However, the resolution, extent and coord. ref. are not correct (they are suppose to be the same from previous reading)

class       : SpatRaster 
dimensions  : 2950, 7750, 1  (nrow, ncol, nlyr)
resolution  : 1, 1  (x, y)
extent      : 0, 7750, 0, 2950  (xmin, xmax, ymin, ymax)
coord. ref. : +proj=longlat +datum=WGS84 +no_defs 
source      : vertical_column_troposphere 
name        : vertical_column_troposphere 
unit        :              molecules/cm^2 
time        : 2025-03-27 16:50:13 UTC 

Is this a bug? how to I fix this?

Schuch666 avatar Mar 28 '25 16:03 Schuch666

I need to investigate this a bit more, but this is probably because the file does not follow the CF standard.

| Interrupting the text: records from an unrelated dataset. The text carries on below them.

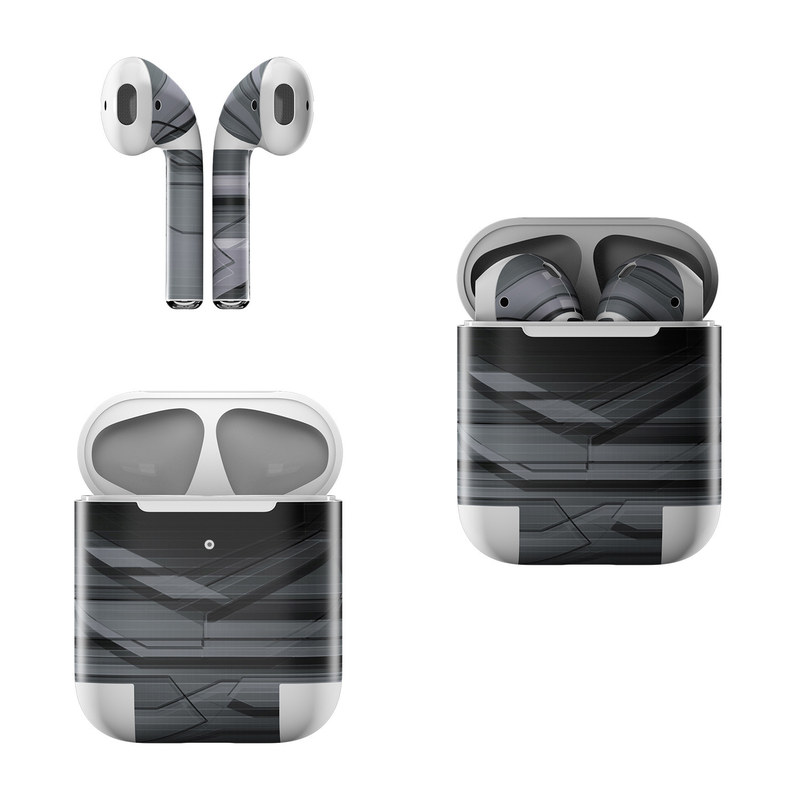 Apple AirPods Skin design of Black, Monochrome, Line, Architecture, Black-and-white, Design, Pattern, Sky, Automotive design, Ceiling with black, gray colors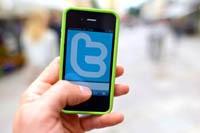Twitter запустит новый сервис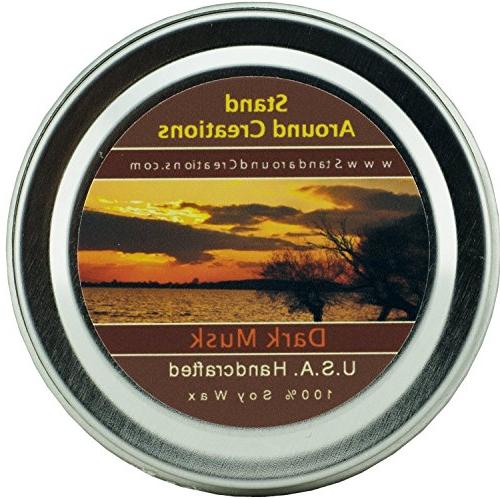 soy wax aromatherapy candle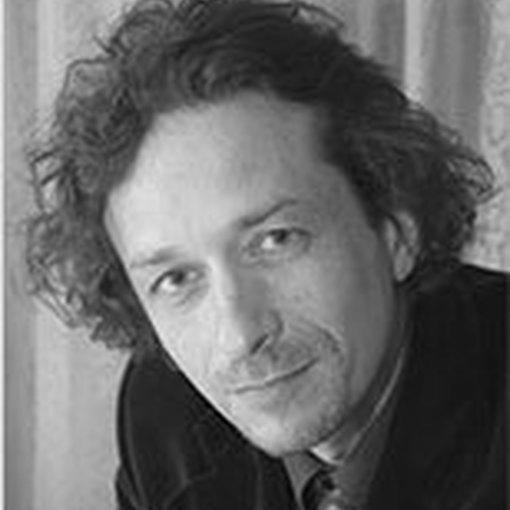 Olivier Herbay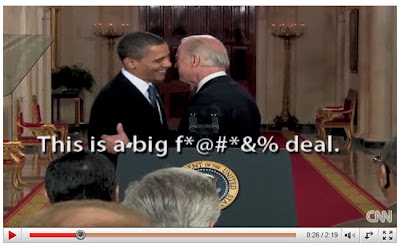 joe biden f bomb video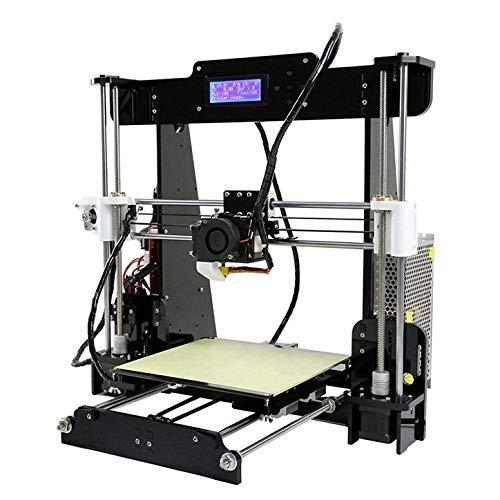 Kits d'imprimante 3D de Bureau de Haute précision, extrudeuse à Monter soi-même, écran LCD avec Carte SD, Support PLA, ABS, TPU, Format d'impression 220 * 220 * 240mm,Black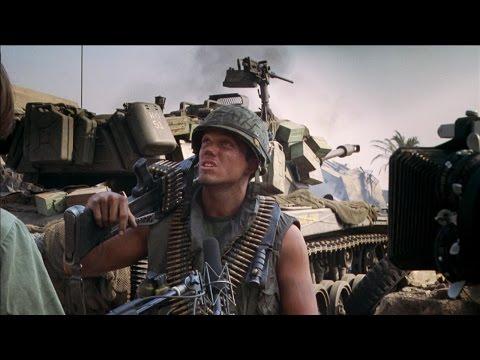 Phim Tài Liệu - Chiến Tranh Việt Nam | Cuộc Chiến Trên Không Tại Việt Nam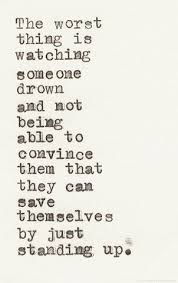 Quotes About Loving An Addict Delectable Photo A Life Lived Well Words With Meaning Pinterest Wisdom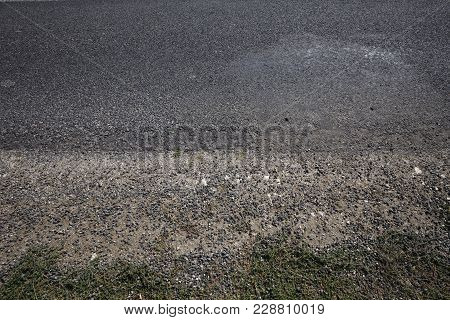 Asphalt Roadside And Ground. Abstract Background And Texture.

This seems to be a work-around:

f <- "TEMPO_NO2_L3_V03_20250327T164955Z_S016.nc"
r <- rast(f, "weight")

x <- rast(f, "/product/vertical_column_troposphere")
ext(x) <- ext(r)
crs(x) <- crs(x)
x <- flip(x, "v")

rhijmans avatar Mar 28 '25 21:03 rhijmans

This solution worked here, I will use instead of my workaround ;) Looks like some attribute is included in the global part ("weight" variable) but is not included (or not used) used in this variable group ("/product/vertical_column_troposphere" variable) I'm not sure if there is a way to link or pass this information directly to gdal using rast

Schuch666 avatar Mar 31 '25 14:03 Schuch666

Hi @rhijmans

There is another issue I have found using rast() to read TEMPO data, the issue happen in two different Linux clusters (and I have tested a few different versions of terra using conda):

I'm opening the variable "cloud fraction" this time (the reason is because is easy to check if the values are in a range of 0 and 1) from https://search.earthdata.nasa.gov/search/granules?p=C2930727817-LARC_CLOUD&pg[0][v]=f&pg[0][gsk]=-start_date&fi=TEMPO&fl=3%20-%20Gridded%20Observations&as[instrument][0]=TEMPO&tl=1717799728.534!4!!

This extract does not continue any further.